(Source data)

= = = = = = =

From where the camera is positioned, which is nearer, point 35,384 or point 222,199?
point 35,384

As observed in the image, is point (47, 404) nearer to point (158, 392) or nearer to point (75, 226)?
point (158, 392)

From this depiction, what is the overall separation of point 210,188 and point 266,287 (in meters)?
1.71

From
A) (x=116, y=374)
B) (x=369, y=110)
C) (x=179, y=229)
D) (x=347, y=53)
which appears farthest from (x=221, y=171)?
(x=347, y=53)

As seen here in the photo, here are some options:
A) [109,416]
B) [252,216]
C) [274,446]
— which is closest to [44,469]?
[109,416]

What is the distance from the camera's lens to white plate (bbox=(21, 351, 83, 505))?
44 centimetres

= = = = = = =

*Task to complete*
Return the listing above in full, character for character.

*Result of this exercise*
From where the camera is positioned, which is nearer, point 35,384 or point 222,199?
point 35,384

As observed in the image, is point (47, 404) nearer to point (158, 392) or nearer to point (75, 226)?
point (158, 392)

From this depiction, what is the overall separation of point 210,188 and point 266,287 (in meters)?
1.71

From
A) (x=116, y=374)
B) (x=369, y=110)
C) (x=179, y=229)
D) (x=347, y=53)
which appears farthest from (x=221, y=171)?
(x=347, y=53)

As seen here in the photo, here are some options:
A) [109,416]
B) [252,216]
C) [274,446]
— which is closest to [44,469]?
[109,416]

What is the distance from the camera's lens to white plate (bbox=(21, 351, 83, 505))?
44 centimetres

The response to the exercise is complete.